Reformatted for sure, not sure of the substance yet.


----------



## Francis Vineyard (Jan 31, 2018)

“The section has been revised by creating a list identifying the requirements for Group R-2 & R-3 occupancies separately.

For a Group R-2 occupancy, it has been clarified that EERO are only required on those stories having only one complying exit. A single exit would be permitted under the allowances established in Section 1006.3.3 although this requirement is intended by the 2015 IBC, the inclusion of scoping language in Section 1030.1 no longer requires the code user to view Section 1006.3.2 to determine applicability.

The application to Group R-4 occupancies has also been clarified by adding it to the scoping list. As a general rule, Group R-4 occupancies are required to comply with the design and construction requirements for Group R-3 occupancies. Therefore, its addition to the scoping provisions only provides further clarification.”

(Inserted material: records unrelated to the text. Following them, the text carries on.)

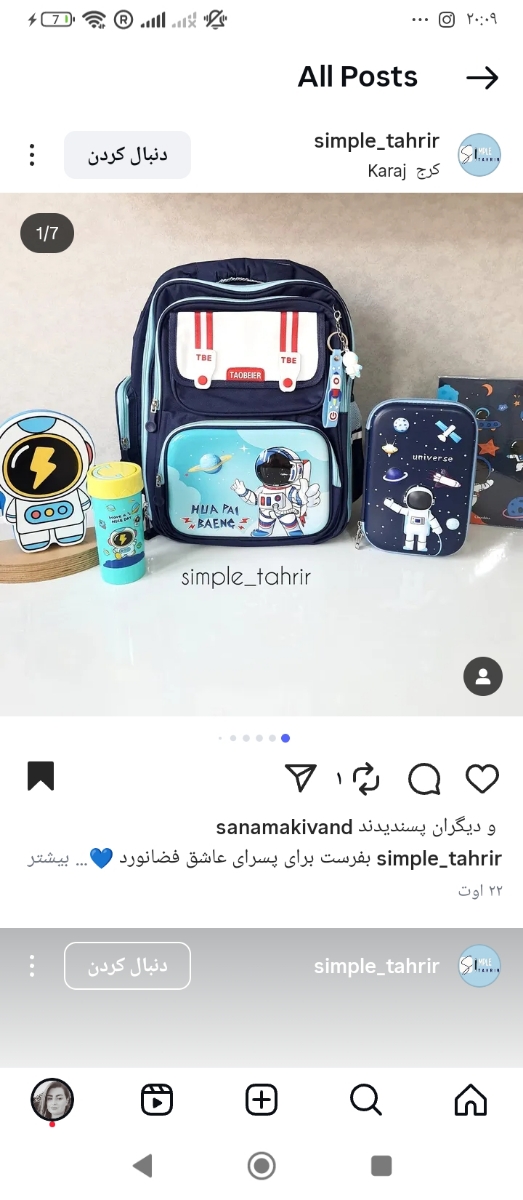 برا بچه هاتون وسایل مدرسه خریدین؟؟؟
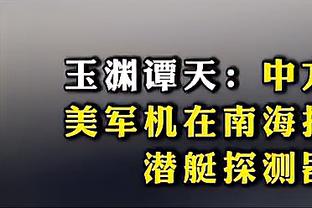 深圳新鹏城宣传片宣：杜加利奇、安永佳、张卫等多名新援加盟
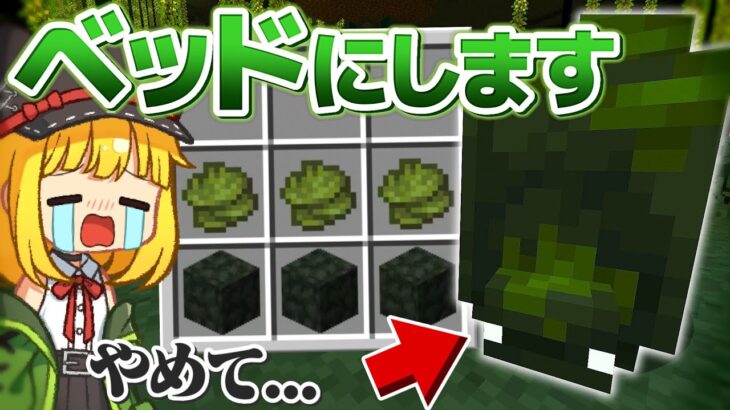 【マインクラフト】岩盤より深い、人類のまだ知らない世界で生きる:Part5【ゆっくり実況】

Source: 2018 Significant Changes


----------



## cda (Jan 31, 2018)

Thought there was something about fall protection also ??


----------



## JBI (Feb 6, 2018)

Mostly reorganization, some adjustments, a new exception for basement bedrooms.
Nothing earth shattering, really. May actually be more user friendly in the long run.


----------



## mtlogcabin (Feb 6, 2018)

And it all based on the building being sprinkled. So if you have a amendment to the sprinkler requirements you might want to look at amending this section


----------